Köklü değişimlere gebe

Türkiye’nin bu gibi kirli planlamalarının içinde bazı Kürt partilerinin de olması tek kelimeyle tarihi bir hata olur ve üzerlerinden tarih boyunca silinmeyecek bir kara leke kalır.

ABD, Irak ve İran’ın denklemin içinde olduğu bu operasyonun Türkiye’nin emelleri uğruna tehlikeye atılması kabul edilemeyecek bir gerçeklik olduğu için birbiri ardına açıklamalar yapılmaktadır.

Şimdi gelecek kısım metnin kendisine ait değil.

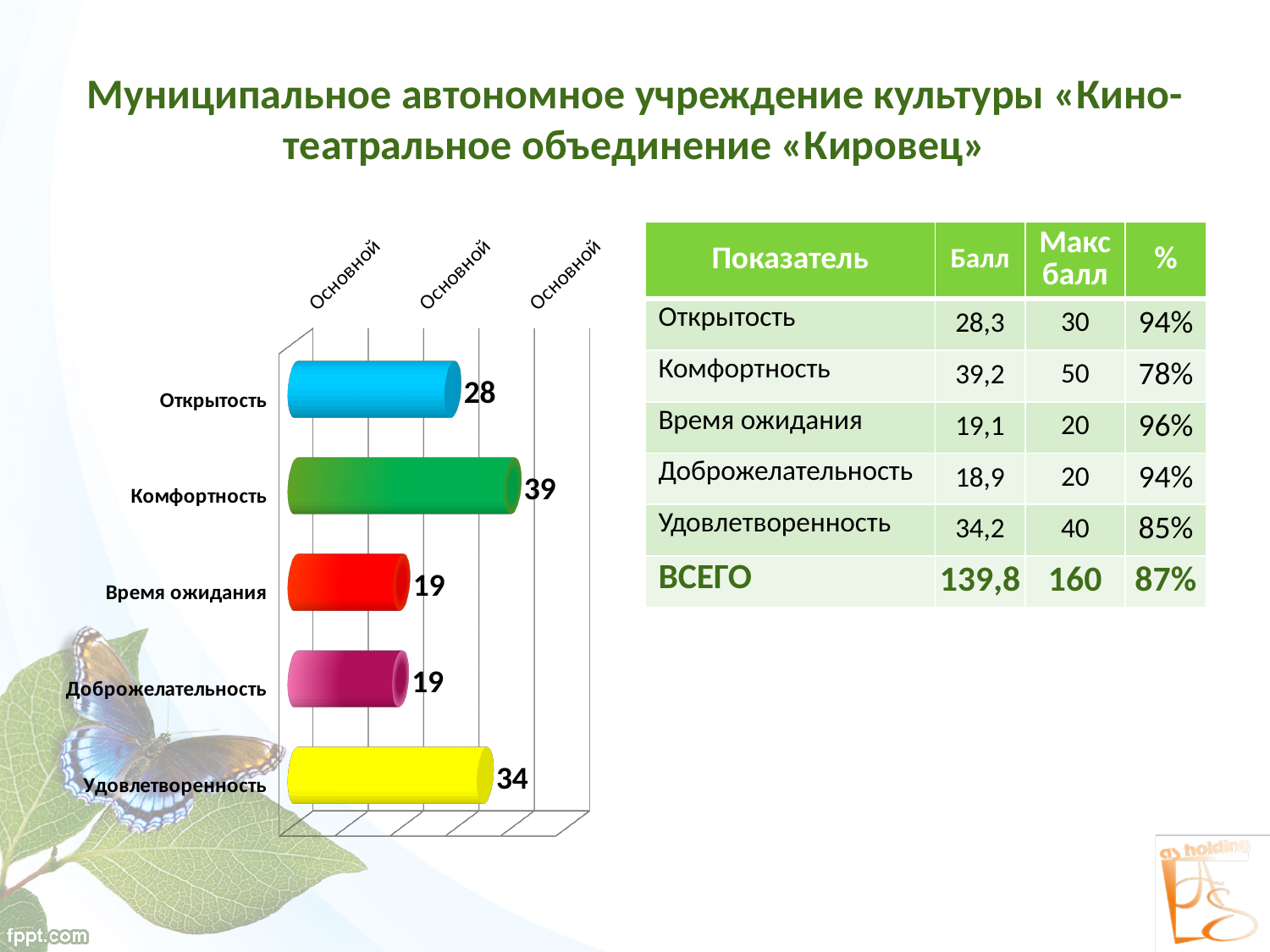
What is the difference between the values for Комфортность and Открытость on the bar chart? 11 What value is shown for Комфортность on the bar chart? 39 What value is shown for Время ожидания on the bar chart? 19 What is the difference between the values for Удовлетворенность and Доброжелательность on the bar chart? 15 How many categories are plotted on the bar chart? 5 What value is shown for Удовлетворенность on the bar chart? 34 What value is shown for Открытость on the bar chart? 28 Which category has the highest value on the bar chart? Комфортность What kind of chart is shown on the slide? Bar chart Which is larger on the bar chart, the value for Открытость or the value for Удовлетворенность? Удовлетворенность What colour is the bar for Открытость on the chart? Blue What colour is the bar for Удовлетворенность on the chart? Yellow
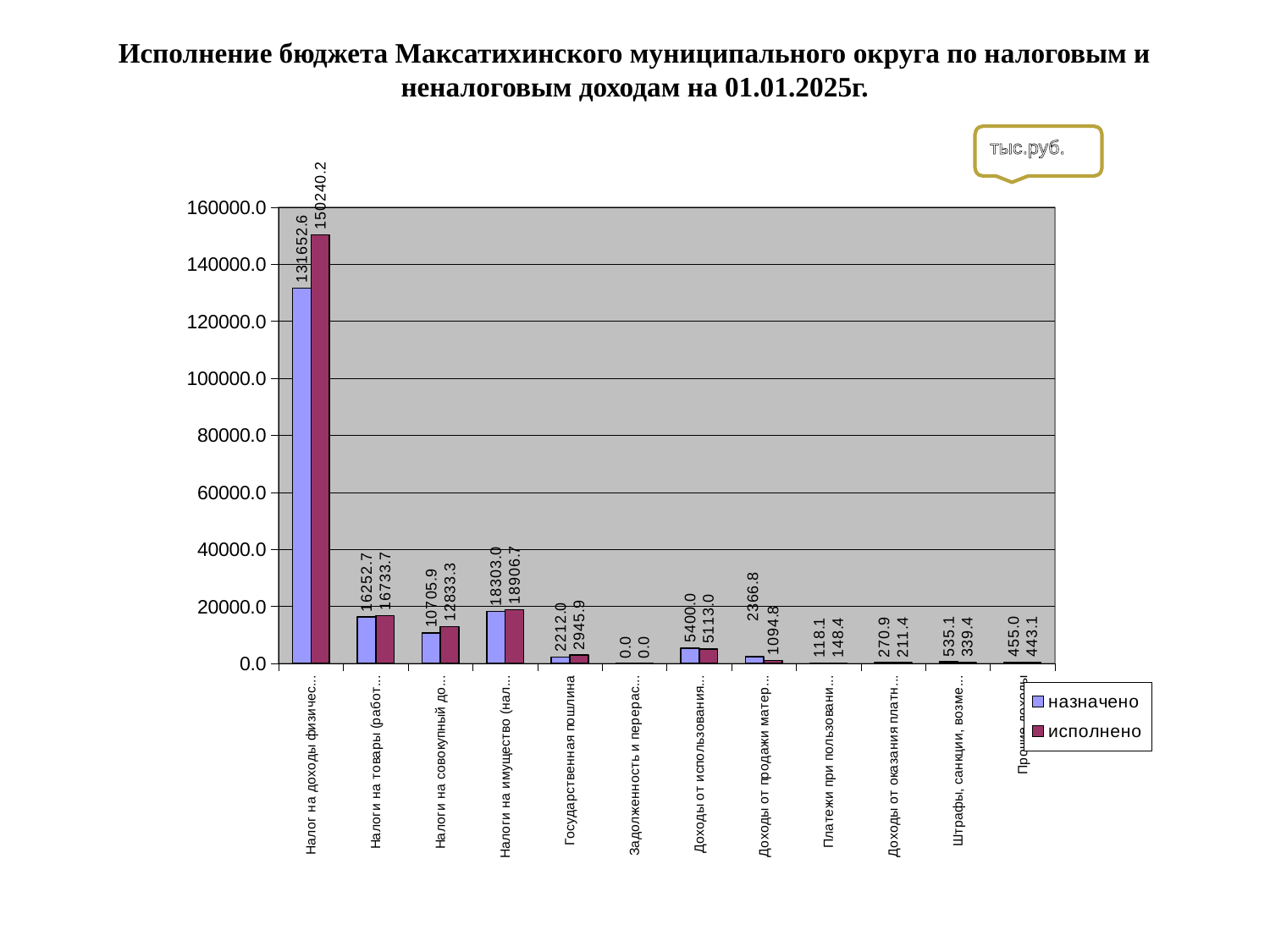
What is the 'назначено' value for 'Государственная пошлина'? 2212.0 Which category has the lowest 'назначено' value? Задолженность и перерас... What unit is indicated in the callout at the top right of the chart? тыс.руб. What is the 'назначено' value for 'Прочие доходы'? 455.0 What kind of chart is shown on the slide? bar chart Which category has the highest 'исполнено' value? Налог на доходы физичес... What is the difference between the 'исполнено' and 'назначено' values for the category whose label begins 'Налог на доходы физичес'? 18587.6 What is the 'исполнено' value for the category whose label begins 'Налог на доходы физичес'? 150240.2 For the category whose label begins 'Доходы от продажи матер', which is larger: 'назначено' or 'исполнено'? назначено What is the 'исполнено' value for 'Государственная пошлина'? 2945.9 How many categories are plotted along the x axis? 12 How many series does the legend list? 2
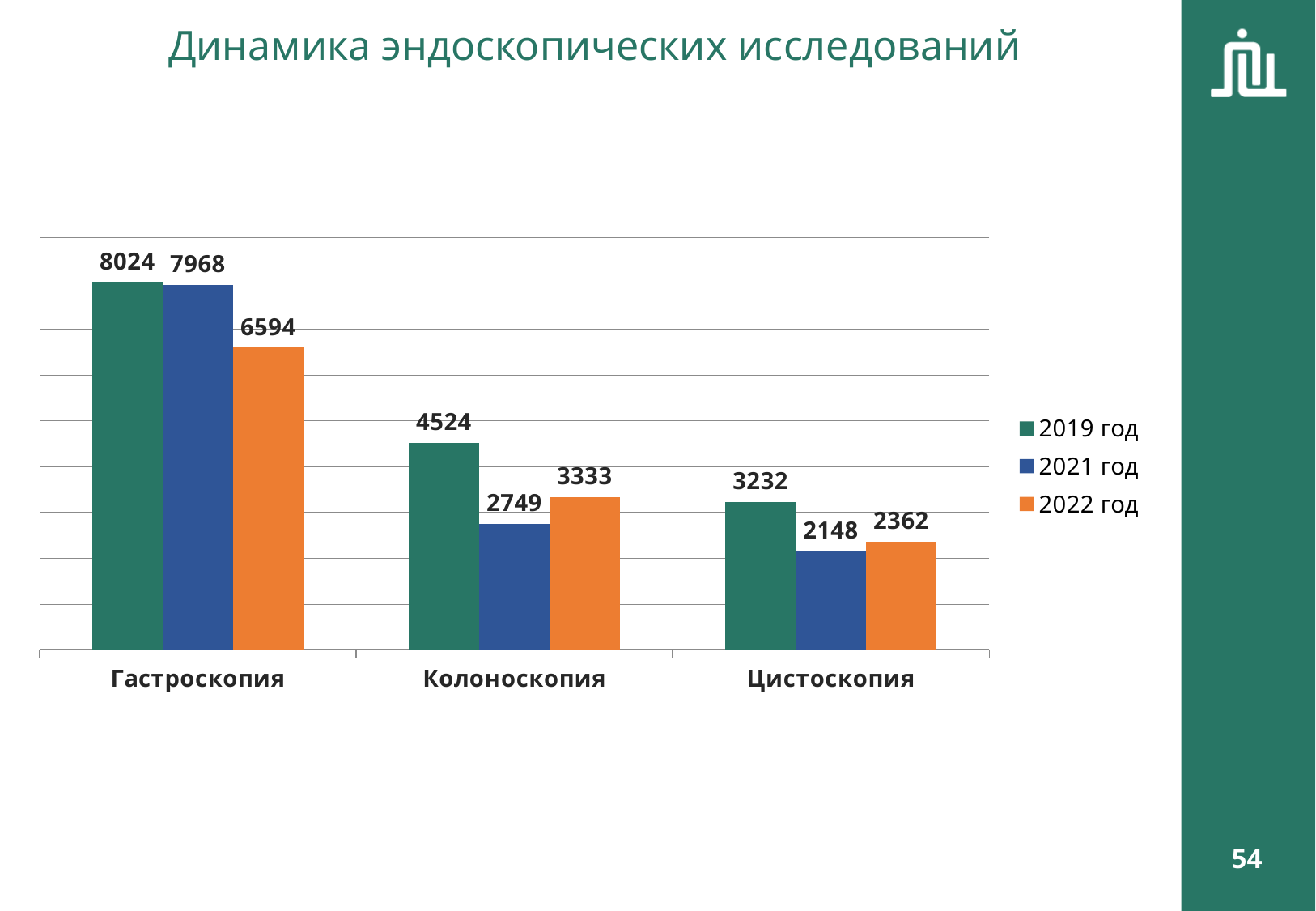
What is the difference between the 2019 год and 2022 год values for Гастроскопия? 1430 What kind of chart is shown on the slide? Bar chart What is the title of the chart? Динамика эндоскопических исследований What is the difference between the 2022 год and 2021 год values for Колоноскопия? 584 Which category has the lowest value in 2022 год? Цистоскопия How many series does the legend list? 3 How many categories are shown on the x axis? 3 Which is larger for Цистоскопия: the 2021 год value or the 2022 год value? 2022 год Which category has the highest value in 2019 год? Гастроскопия What is the value for Цистоскопия in 2021 год? 2148 What is the value for Гастроскопия in 2019 год? 8024 What is the value for Колоноскопия in 2022 год? 3333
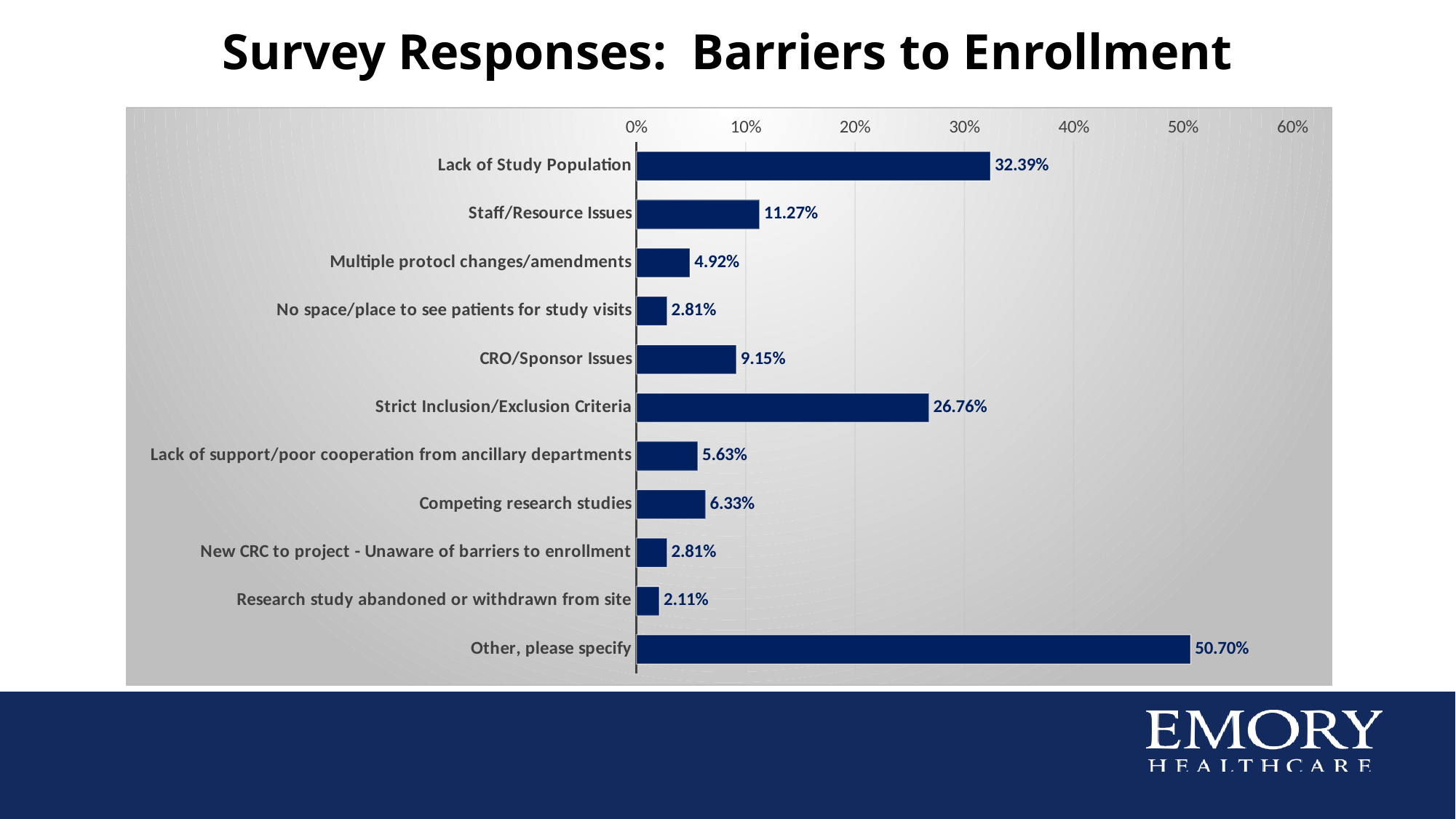
Which category has the lowest value? Research study abandoned or withdrawn from site Is the value for Other, please specify greater or less than 50%? greater Which is larger, Staff/Resource Issues or CRO/Sponsor Issues? Staff/Resource Issues What is the value for Lack of Study Population? 32.39% What is the value for Strict Inclusion/Exclusion Criteria? 26.76% What is the difference between Lack of Study Population and Strict Inclusion/Exclusion Criteria? 5.63% What is the value for Competing research studies? 6.33% Which category has the highest value? Other, please specify What kind of chart is shown on the slide? Bar chart What is the title of the slide? Survey Responses: Barriers to Enrollment What is the value for CRO/Sponsor Issues? 9.15% How many categories are shown in the chart? 11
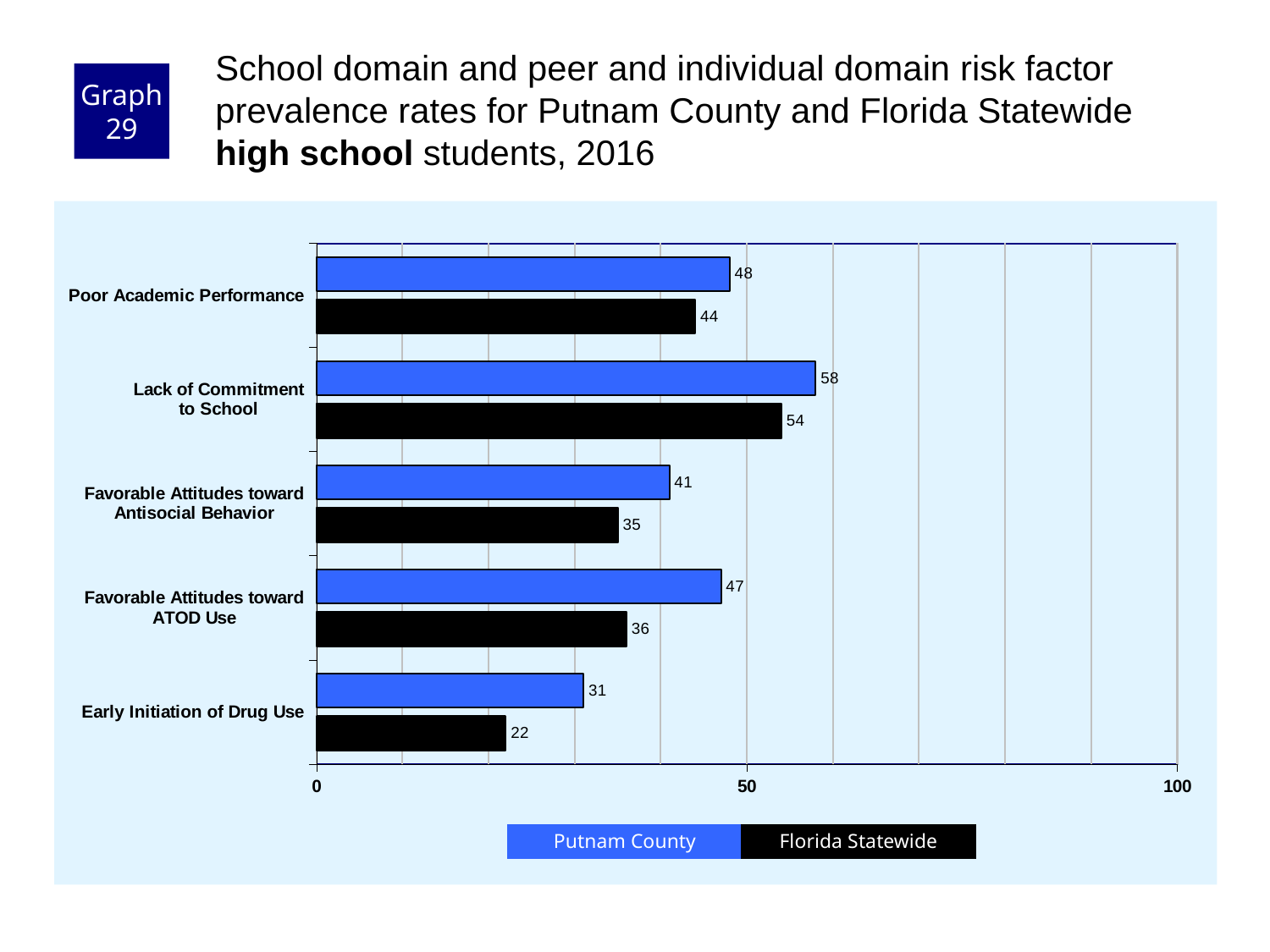
Which is larger for Favorable Attitudes toward Antisocial Behavior: the Putnam County value or the Florida Statewide value? Putnam County What kind of chart is shown on the slide? bar chart Is the Florida Statewide value for Lack of Commitment to School greater or less than 50? greater What is the difference between the Putnam County and Florida Statewide values for Poor Academic Performance? 4 How many series does the legend list? 2 How many risk factors are shown on the chart? 5 Which risk factor has the highest Putnam County value? Lack of Commitment to School What is the Putnam County value for Lack of Commitment to School? 58 Which risk factor has the lowest Florida Statewide value? Early Initiation of Drug Use What is the Florida Statewide value for Early Initiation of Drug Use? 22 What is the Florida Statewide value for Favorable Attitudes toward ATOD Use? 36 What is the difference between the Putnam County and Florida Statewide values for Favorable Attitudes toward ATOD Use? 11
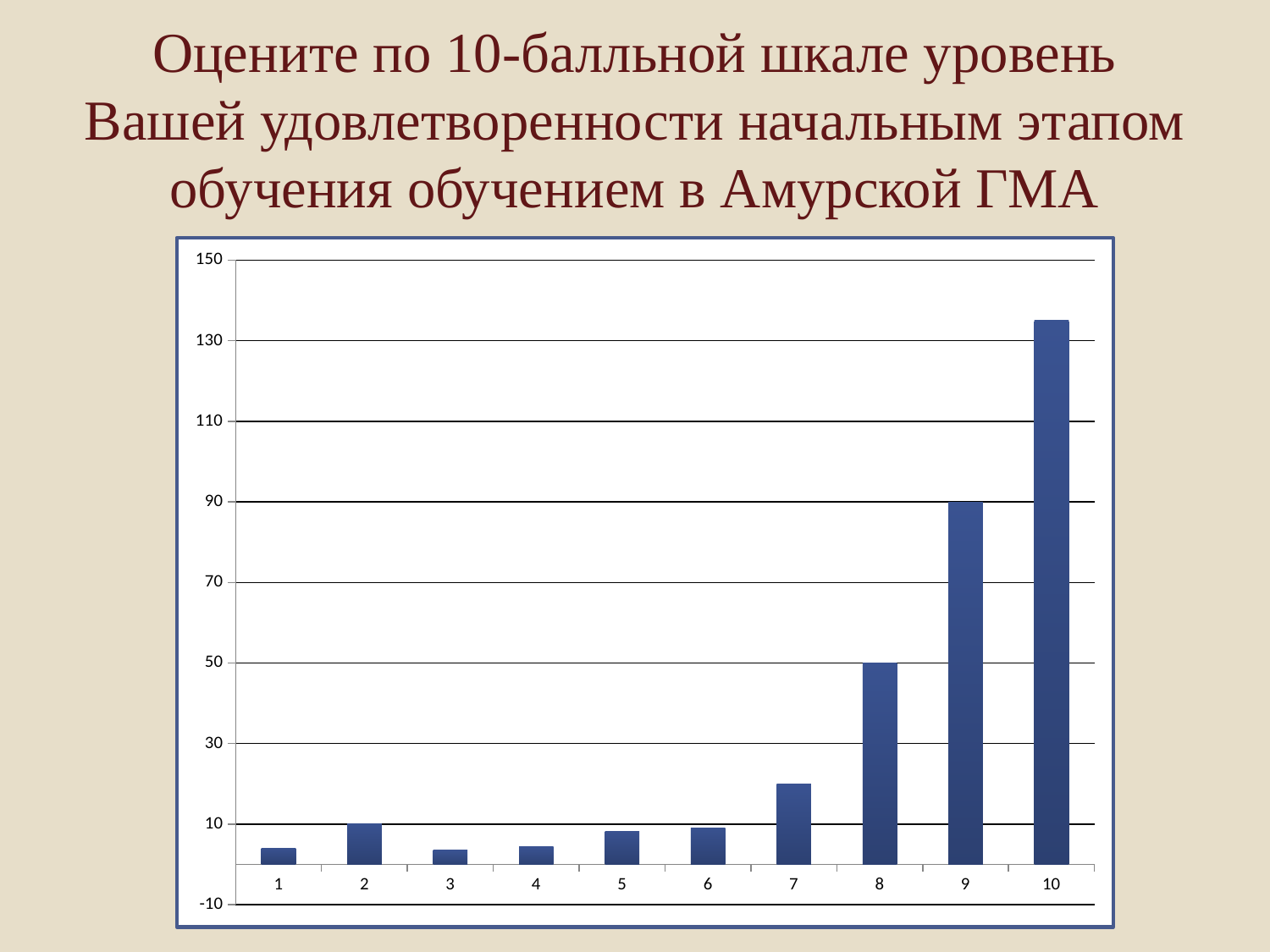
Is the value for category 7 greater or less than 30? less Which has a larger value, category 7 or category 6? 7 Which has a larger value, category 9 or category 8? 9 Is the value for category 1 greater or less than 10? less What is the value for category 8? 50 Is the value for category 10 greater or less than 130? greater Do the values generally rise or fall from category 6 to category 10? rise What is the difference between the values for category 9 and category 8? 40 How many categories are shown on the x axis of the chart? 10 What is the value for category 9? 90 What kind of chart is shown on the slide? bar chart Which category has the highest bar? 10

Türkiye’nin ne operasyondaki varlığı ne Irak’taki varlığı hatta ne de Güney Kürdistan’daki varlığı isteniyor. Sözünü ettiğimiz bu gelişmeler ışığında önümüzdeki sürecin şimdiden tahmin edemeyeceğimiz kadar köklü değişimlere gebe olduğu açıktır.